Pertemuan itu dalam rangka koordinasi sekaligus persiapan sosialisasi Undang Undang Nomor 1 Tahun 2023 tentang Kitab Undang Undang Hukum Pidana (KUHP) yang berlaku secara nasional pada 1 Januari 2026.
Dalam kunjungan Wakil Menteri Hukum (Wamenkum) Republik Indonesia, Edward Omar Sharif Hiariej, disambut langsung oleh Wakil Gubenur Sumatera Selatan, Cik Ujang di Bandara Sultan Mahmud Badaruddin (SMB) II Palembang.
Gubernur Sumatera Selatan, Herman Deru, mengatakan, pertemuan tersebut untuk memastikan penjadwalan resmi sosialisasi yang akan di gelar Rabu (14/1/2026), yang dihadiri aparat penegak hukum (APH), aparatur pemerintah daerah, akademisi dan elemen masyarakat lainnya.
Dimana, dalam pertemuan tersebut Pemerintah Provinsi Sumatera Selatan mendukung secara penuh, terhadap upaya pemerintah pusat dalam menyebarluaskan pemahaman terkait substansi dan paradigma baru dalam kUHP, katanya.
Karena, sosialisasi Kitab Undang Undang Hukum Pidana (KUHP) yang baru menjadi sangat penting mengingat regulasi tersebut, menggantikan KUHP lama peninggalan kolonial Belanda yang telah digunakan selama puluhan tahun, sehingga memerlukan pemahaman yang utuh dari seluruh lapisan masyarakat.
“Kehadiran Wamenkum ke Sumsel ini berkaitan dengan agenda sosialisasi KUHP Nomor 1 Tahun 2023. KUHP baru ini membawa perubahan yang signifikan dan membutuhkan pemahaman bersama,” tegasnya.

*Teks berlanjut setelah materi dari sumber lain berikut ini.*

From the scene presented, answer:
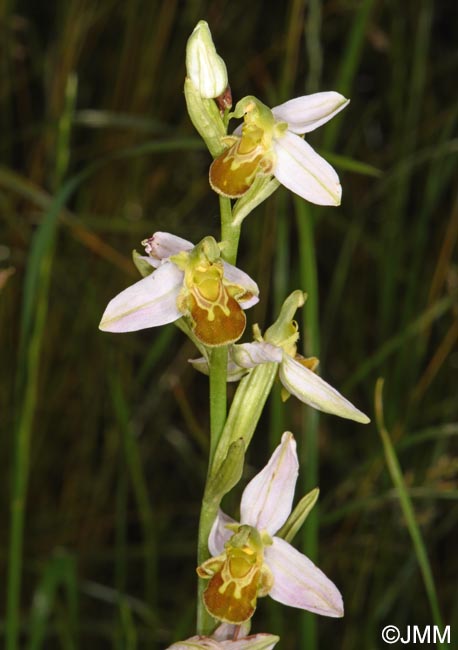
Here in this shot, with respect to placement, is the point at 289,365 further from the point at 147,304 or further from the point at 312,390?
the point at 147,304

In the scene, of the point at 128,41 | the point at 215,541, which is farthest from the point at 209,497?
the point at 128,41

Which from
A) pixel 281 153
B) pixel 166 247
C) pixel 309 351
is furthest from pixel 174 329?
pixel 281 153

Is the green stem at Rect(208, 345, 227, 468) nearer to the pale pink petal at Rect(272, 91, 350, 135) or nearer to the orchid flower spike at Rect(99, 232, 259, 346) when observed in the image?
the orchid flower spike at Rect(99, 232, 259, 346)

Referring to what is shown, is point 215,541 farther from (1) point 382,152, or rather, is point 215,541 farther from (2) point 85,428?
(1) point 382,152

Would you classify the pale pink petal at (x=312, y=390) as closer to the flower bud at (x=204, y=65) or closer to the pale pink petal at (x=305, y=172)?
the pale pink petal at (x=305, y=172)

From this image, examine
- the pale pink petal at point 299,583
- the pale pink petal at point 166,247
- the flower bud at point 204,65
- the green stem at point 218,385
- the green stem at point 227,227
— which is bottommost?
the pale pink petal at point 299,583

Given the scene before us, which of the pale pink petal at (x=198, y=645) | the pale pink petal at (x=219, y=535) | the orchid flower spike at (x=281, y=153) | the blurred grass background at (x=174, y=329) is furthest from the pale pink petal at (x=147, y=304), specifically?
the blurred grass background at (x=174, y=329)
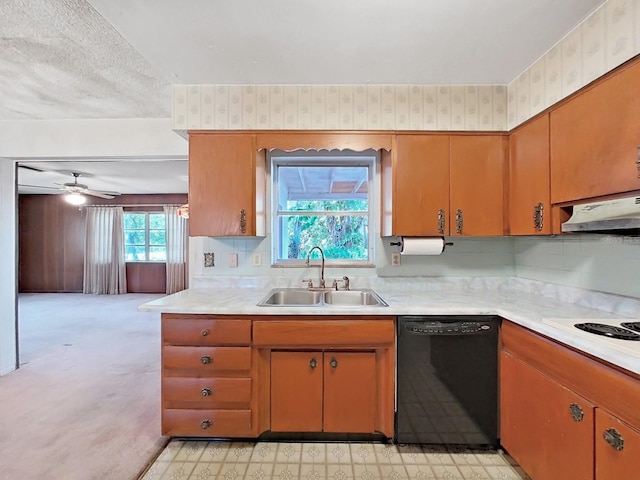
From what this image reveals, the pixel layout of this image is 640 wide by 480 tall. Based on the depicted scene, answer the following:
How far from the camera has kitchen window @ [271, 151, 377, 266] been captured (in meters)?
2.69

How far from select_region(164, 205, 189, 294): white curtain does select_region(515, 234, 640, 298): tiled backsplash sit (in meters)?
6.79

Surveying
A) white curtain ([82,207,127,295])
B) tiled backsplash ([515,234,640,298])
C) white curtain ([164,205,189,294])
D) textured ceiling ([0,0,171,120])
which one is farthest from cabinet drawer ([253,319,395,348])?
white curtain ([82,207,127,295])

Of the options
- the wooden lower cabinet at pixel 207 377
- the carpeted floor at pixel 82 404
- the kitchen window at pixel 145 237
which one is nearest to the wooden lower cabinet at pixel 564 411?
the wooden lower cabinet at pixel 207 377

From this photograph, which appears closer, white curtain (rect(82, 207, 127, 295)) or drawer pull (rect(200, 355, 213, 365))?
drawer pull (rect(200, 355, 213, 365))

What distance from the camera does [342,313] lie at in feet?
6.05

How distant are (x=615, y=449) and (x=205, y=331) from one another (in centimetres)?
189

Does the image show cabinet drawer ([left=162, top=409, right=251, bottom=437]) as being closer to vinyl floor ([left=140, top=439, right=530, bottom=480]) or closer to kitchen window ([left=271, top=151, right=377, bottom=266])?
vinyl floor ([left=140, top=439, right=530, bottom=480])

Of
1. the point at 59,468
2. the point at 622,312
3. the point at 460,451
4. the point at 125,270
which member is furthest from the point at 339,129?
the point at 125,270

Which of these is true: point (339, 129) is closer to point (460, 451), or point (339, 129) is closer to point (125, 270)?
point (460, 451)

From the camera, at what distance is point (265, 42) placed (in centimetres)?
177

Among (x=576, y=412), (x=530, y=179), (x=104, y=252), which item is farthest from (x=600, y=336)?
(x=104, y=252)

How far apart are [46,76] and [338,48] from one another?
2056 millimetres

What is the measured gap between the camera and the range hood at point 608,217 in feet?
4.16

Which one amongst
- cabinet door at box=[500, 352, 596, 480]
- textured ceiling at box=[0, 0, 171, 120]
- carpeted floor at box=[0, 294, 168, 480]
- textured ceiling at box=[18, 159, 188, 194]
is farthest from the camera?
textured ceiling at box=[18, 159, 188, 194]
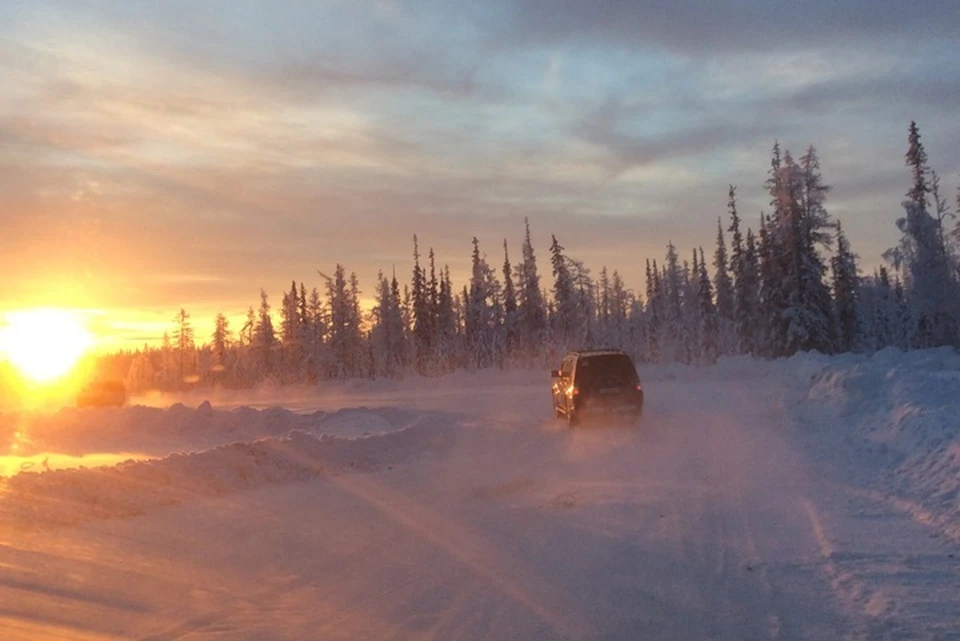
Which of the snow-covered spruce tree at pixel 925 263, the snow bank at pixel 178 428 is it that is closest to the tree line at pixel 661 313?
the snow-covered spruce tree at pixel 925 263

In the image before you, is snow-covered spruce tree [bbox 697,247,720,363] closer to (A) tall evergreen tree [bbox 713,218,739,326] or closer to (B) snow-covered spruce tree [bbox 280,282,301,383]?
(A) tall evergreen tree [bbox 713,218,739,326]

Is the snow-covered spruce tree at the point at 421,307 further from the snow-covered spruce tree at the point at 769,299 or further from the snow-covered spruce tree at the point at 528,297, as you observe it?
the snow-covered spruce tree at the point at 769,299

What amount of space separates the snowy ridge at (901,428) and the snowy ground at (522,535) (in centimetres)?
7

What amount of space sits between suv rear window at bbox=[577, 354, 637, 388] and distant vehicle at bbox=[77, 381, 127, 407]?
33.8 m

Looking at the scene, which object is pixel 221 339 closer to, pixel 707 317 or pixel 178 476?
pixel 707 317

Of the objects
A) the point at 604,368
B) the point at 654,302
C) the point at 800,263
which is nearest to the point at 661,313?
the point at 654,302

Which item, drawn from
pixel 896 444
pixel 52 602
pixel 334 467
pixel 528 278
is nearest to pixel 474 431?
pixel 334 467

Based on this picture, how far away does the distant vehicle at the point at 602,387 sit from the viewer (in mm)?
23500

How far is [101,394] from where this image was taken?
1941 inches

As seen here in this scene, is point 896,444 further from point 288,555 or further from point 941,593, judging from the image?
point 288,555

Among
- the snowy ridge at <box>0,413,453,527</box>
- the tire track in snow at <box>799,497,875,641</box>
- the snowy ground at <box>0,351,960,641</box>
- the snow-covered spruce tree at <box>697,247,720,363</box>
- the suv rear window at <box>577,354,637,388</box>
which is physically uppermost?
the snow-covered spruce tree at <box>697,247,720,363</box>

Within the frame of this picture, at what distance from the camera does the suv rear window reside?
2380 cm

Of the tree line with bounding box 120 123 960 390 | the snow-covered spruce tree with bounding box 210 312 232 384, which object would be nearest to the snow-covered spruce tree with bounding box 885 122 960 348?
the tree line with bounding box 120 123 960 390

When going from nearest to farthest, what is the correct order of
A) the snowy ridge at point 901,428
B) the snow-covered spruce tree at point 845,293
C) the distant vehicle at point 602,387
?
the snowy ridge at point 901,428 → the distant vehicle at point 602,387 → the snow-covered spruce tree at point 845,293
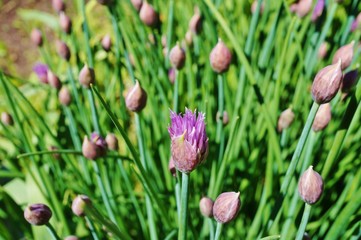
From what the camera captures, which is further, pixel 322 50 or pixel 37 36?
pixel 37 36

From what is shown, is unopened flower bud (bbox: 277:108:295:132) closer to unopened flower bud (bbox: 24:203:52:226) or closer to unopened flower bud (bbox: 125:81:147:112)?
unopened flower bud (bbox: 125:81:147:112)

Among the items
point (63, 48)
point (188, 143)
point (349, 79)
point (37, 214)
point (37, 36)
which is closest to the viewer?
point (188, 143)

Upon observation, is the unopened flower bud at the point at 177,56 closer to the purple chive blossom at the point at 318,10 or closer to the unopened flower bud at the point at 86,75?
the unopened flower bud at the point at 86,75

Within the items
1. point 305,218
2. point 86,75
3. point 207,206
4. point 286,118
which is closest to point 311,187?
point 305,218

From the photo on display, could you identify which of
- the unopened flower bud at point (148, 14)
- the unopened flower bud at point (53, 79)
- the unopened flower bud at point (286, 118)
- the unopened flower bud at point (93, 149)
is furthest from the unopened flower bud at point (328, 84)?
the unopened flower bud at point (53, 79)

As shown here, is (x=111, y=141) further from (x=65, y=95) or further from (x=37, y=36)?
(x=37, y=36)

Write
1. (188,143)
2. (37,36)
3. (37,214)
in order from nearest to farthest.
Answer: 1. (188,143)
2. (37,214)
3. (37,36)

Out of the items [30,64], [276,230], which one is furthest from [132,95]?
[30,64]

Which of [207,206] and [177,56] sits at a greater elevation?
[177,56]

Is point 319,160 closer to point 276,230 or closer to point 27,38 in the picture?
point 276,230
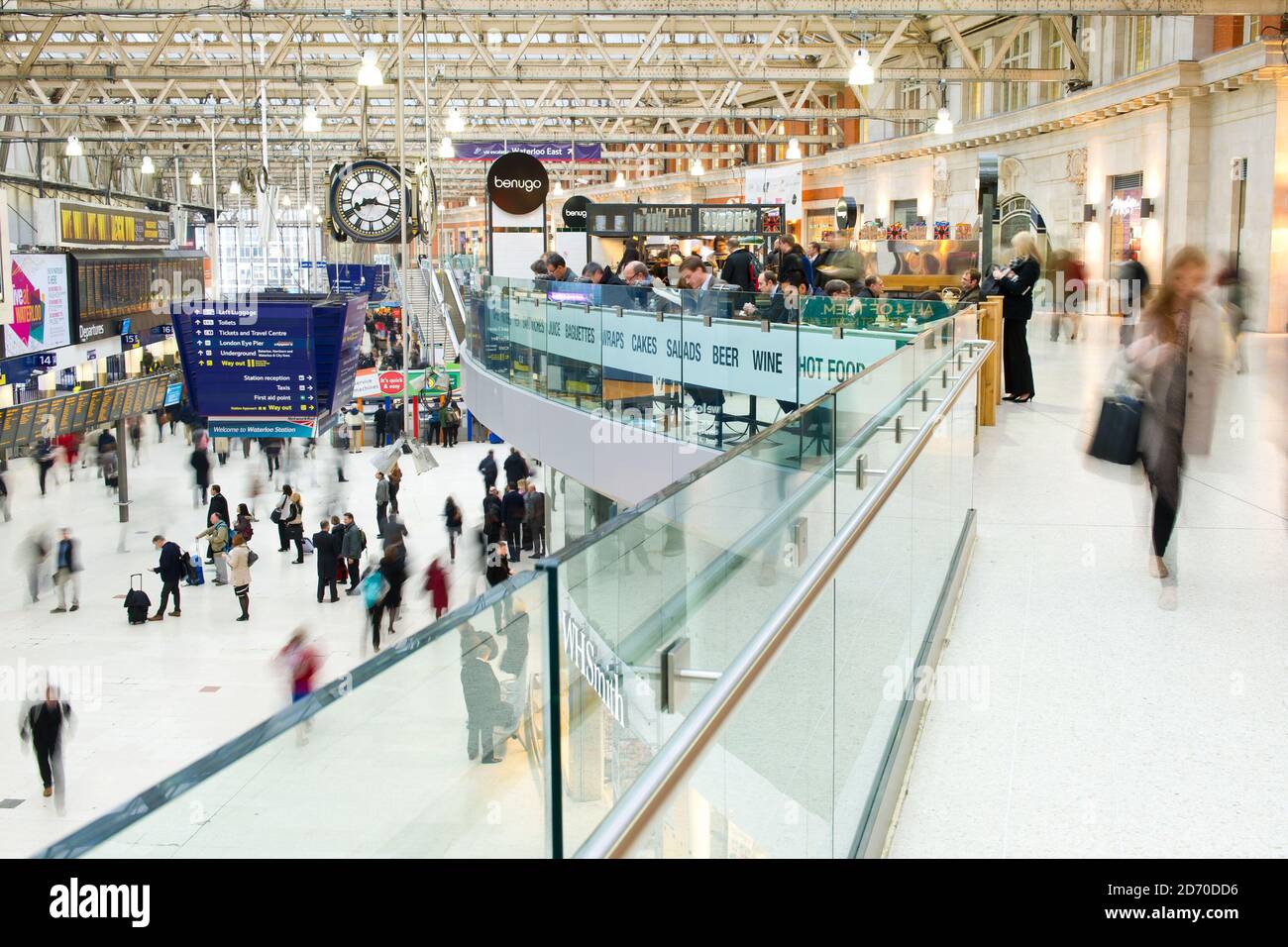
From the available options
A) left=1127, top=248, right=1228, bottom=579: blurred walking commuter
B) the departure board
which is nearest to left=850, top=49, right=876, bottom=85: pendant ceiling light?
left=1127, top=248, right=1228, bottom=579: blurred walking commuter

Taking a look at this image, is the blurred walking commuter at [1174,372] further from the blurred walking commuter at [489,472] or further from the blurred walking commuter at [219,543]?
the blurred walking commuter at [489,472]

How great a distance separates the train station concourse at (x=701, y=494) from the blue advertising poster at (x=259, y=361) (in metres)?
0.06

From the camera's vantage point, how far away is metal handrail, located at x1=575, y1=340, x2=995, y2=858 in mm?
1882

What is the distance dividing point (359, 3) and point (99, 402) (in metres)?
10.4

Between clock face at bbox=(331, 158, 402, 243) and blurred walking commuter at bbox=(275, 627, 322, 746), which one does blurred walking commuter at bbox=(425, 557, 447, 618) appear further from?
clock face at bbox=(331, 158, 402, 243)

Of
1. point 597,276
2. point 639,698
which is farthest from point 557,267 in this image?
point 639,698

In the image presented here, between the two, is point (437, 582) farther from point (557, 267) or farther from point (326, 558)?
point (557, 267)

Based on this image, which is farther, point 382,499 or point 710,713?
point 382,499

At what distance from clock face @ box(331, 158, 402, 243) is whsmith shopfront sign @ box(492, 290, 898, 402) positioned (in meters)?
4.34

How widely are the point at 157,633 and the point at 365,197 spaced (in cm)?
709

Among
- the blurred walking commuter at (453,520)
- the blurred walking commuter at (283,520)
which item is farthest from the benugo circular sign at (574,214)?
the blurred walking commuter at (283,520)

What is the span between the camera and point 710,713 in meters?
2.25

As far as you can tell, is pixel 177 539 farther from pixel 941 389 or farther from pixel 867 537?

Untuk itu, sosialisasi Kitab Undang Undang Hukum Pidana (KUHP) yang baru diharapkan penerapan kedepan dapat berjalan dengan baik, selaras dengan nilai nilai keadilan, kearifan lokal, serta mampu menciptakan kepastian hukum dan rasa keadilan di tengah masyarakat Sumatera Selatan, harapnya.